Although the decision to connect rbd through a kernel module and use a block device instead of directly using rbd seems to be a somewhat incorrect decision, it turned out that this is the case when the "crutches" work better than the "smart" solution. In performance tests, it turned out that the "correct" solution was slower.Next, you need to configure the view that the host will see. Configuration is done via snap_rpc.py , and commands are saved in /etc/mlnx_snap/snap_rpc_init.conf . First, we create a drive with the following command.
subsystem_nvme_create <NVMe Qualified Name (NQN)> < > <>
Next, we create a controller.
controller_nvme_create <NQN> < > -c < > --pf_id 0
The emulation manager is most often called mlx5_x . If you are not using hardware acceleration, then you can use the first one that comes across , that is, mlx5_0 . After executing this command, the name of the controller will be displayed. In our case - NvmeEmu0pf0 .
Finally, add a namespace (NVMe Namespace) to the created controller.
controller_nvme_namespace_attach < > < > -c < >
We always have the device type spdk , we got the device ID at the spdk configuration stage, and the controller name in the previous step. As a result, the file /etc/mlnx_snap/snap_rpc_init.conf looks like this:
subsystem_nvme_create nqn.2020-12.mlnx.snap SSD123456789 "Selectel ceph storage" controller_nvme_create nqn.2020-12.mlnx.snap mlx5_0 --pf_id 0 -c /etc/mlnx_snap/mlnx_snap.json controller_nvme_namespace_attach -c NvmeEmu0pf0 spdk Nvme0n10 1
Restart the mlnx_snap service :
sudo service mlnx_snap restart
If everything is configured correctly, the service will start. On the NVMe host, the disk will not appear on its own. You need to reload the nvme kernel module.
sudo rmmod nvme
sudo modprobe nvme
And so, our virtual physical disk appeared on the host.
root@host:~# nvme list Node SN Model Namespace Usage Format FW Rev ---------------- -------------------- ---------------------------------------- --------- -------------------------- ---------------- -------- /dev/nvme0n1 SSD123456789 Selectel ceph storage 1 515.40 GB / 515.40 GB 4 KiB + 0 B 1.0
We now have a virtual disk presented to the system as a physical one.
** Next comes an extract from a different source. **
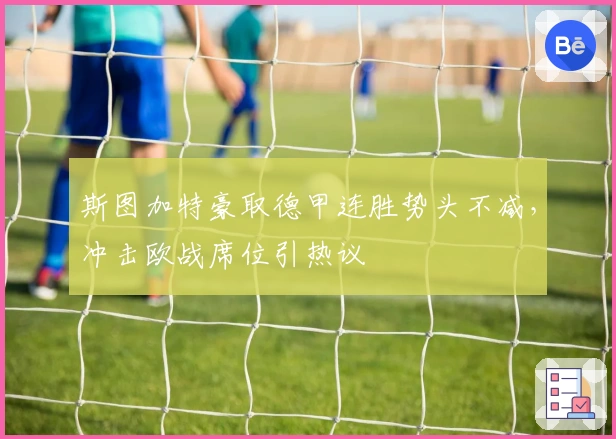 斯图加特豪取德甲连胜势头不减,冲击欧战席位引热议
Let's check it on tasks usual for physical disks.
Testing
First of all, we decided to install the OS on a virtual disk. The CentOS 8 installer was used. He saw the disk without any problems.
Installation was carried out as usual. We check the CentOS bootloader in the UEFI Setup Utility.
We booted into the installed CentOS and made sure that the FS root is on the NVMe disk.
[root@localhost ~]# lsblk NAME MAJ:MIN RM SIZE RO TYPE MOUNTPOINT sda 8:0 0 447.1G 0 disk |-sda1 8:1 0 1M 0 part |-sda2 8:2 0 244M 0 part |-sda3 8:3 0 977M 0 part `-sda4 8:4 0 446G 0 part `-vg0-root 253:3 0 446G 0 lvm sdb 8:16 0 447.1G 0 disk sr0 11:0 1 597M 0 rom nvme0n1 259:0 0 480G 0 disk |-nvme0n1p1 259:1 0 600M 0 part /boot/efi |-nvme0n1p2 259:2 0 1G 0 part /boot `-nvme0n1p3 259:3 0 478.4G 0 part |-cl-root 253:0 0 50G 0 lvm / |-cl-swap 253:1 0 4G 0 lvm [SWAP] `-cl-home 253:2 0 424.4G 0 lvm /home
[root@localhost ~]# uname -a Linux localhost.localdomain 4.18.0-305.3.1.el8.x86_64 #1 SMP Tue Jun 1 16:14:33 UTC 2021 x86_64 x86_64 x86_64 GNU/Linux
We also tested the emulated disk with the fio utility. Here's what happened.
Test | AIO bdev, IOPS | Ceph RBD bdev, IOPS |
---|---|---|
randread, 4k, 1 | 1,329 | 849 |
randwrite, 4k, 1 | 349 | 326 |
randread, 4k, 32 | 15 100 | 15,000 |
randwrite, 4k, 32 | 9445 | 9 712 |
Conclusion
"Smart" network cards are a real technical magic that allows not only offloading the central processor from I / O operations, but also "tricking" it, presenting a remote drive as local.
This approach allows you to take advantage of software-defined storage on dedicated servers: at the click of your fingers, transfer disks between servers, resize, take snapshots and deploy ready-made images of operating systems in seconds.